Şu bir gerçeklik: İnsanlar çevreleri ile birlikte gelişirler. Ben en iyi isem ve benim çevremde benimle tartışabilecek/tartışacak kimse yoksa banim araştırma yeteneğim, isteğim ve olanaklarım kısıtlanır. Bu son derece doğaldır. Söylediklerim kabul ediliyor veya tartışılmıyor. Ben neyi tartışacağım?

Bakıyoruz: Yargıtay'dan birbirini reddeden o kadar çok karar çıkıyor ki. Gerekçelerimiz hazır. "Kütü örnek örnek olmaz." Bir defasında bir Yargıtay üyesinden şu tanımlamayı duydum: " Siz akıllı avukatlarsınız. Büronuzu açıp işlerinizi yürütüyorsunuz, paranızı kazanıyorsunuz. Maliye avukatları da sizin kadar akıllı olsalardı maaşa talim etmezlerdi. Bu nedenle biz devleti korumak zorundayız." Peki bu nasıl yargıçlık? Devletin yanında tarafsın. Hani tarafsızlık. Burada niyet önemli değil. Kuşkusuz ki devlet sana bu düşünce/işlem/eylem nedeni ile rüşvet vermiyor. Ama benim açımdan bir sorun var: Yargıcın tarafsızlığı. O kadar istiyorsan git hazine avukatı ol yeterli şeyler yap. Ama yargıçlık makamında hazine avukatlığı yapma. Benim idarenin her türlü eylem ve işlemine karşı güvenebileceğim tek bir şey vardır."Burada hakimler var. Sen istediğin kadar cumhurbaşkanı, başbakan vb. ol. Yargı bu saygıyı sağlamak zorundadır.

Başka bir tartışmada ifade etmiştim: bir ingiliz yargıç boş çekini alıp yüklü bir miktar doldurmuş ödenmeyeceği inancı ile bankaya gitmiş. Banka şu anda hazır değil, sonra uğrayın demiş. Gidip paranın hazır olduğunu görünce intihar etmiş. Benim yargıcım ise 30 yıl çalıştıktan sonra kartvizitine emekli ceza reisi yazıp avukatlık yapıyor.
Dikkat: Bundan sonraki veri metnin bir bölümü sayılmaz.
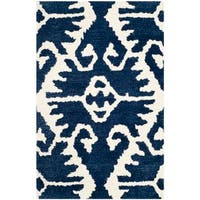 Safavieh Hand-made Wyndham Royal Blue/ Ivory Wool Rug - 2'6 x 4'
Halbuki o insanın oturup anılarını düşüncelerini hukuk alemine taşıması gerekiyor. Burada kusur kimin? Bence bir yargıç emekliliğinde ihtiyacını karşılayacak bir gelire sahipse adliye koridorlarını sadece arkadaşlarını ziyaret edeceği zaman kullanır. demek ki ihtiyaçlar karşılanmıyor.

Hatırlarmısınız? Bir zamanlar en üst ücretler hakim maaşına bağlı idi. O zamanlar mesleğin önemi nedeni ile bu taktir yapılmıştı. Sonra bazı çıkar duyguları/ilişkileri nedeni ile bu kıstas ortadan kalktı. Bence yeniden gündeme getirilmesi gereken bir kıstas. "HUKUK KURALLARI TOPLUMSAL YAŞAMI DÜZENLER. TOPLUMSAL YAŞAM KURALSIZ YÜRÜMEYE BAŞLARSA BUNUN ALTINDAN KİMSE KALKAMAZ. KURALLARI BOZANLAR DA BUNA DAHİLDİR."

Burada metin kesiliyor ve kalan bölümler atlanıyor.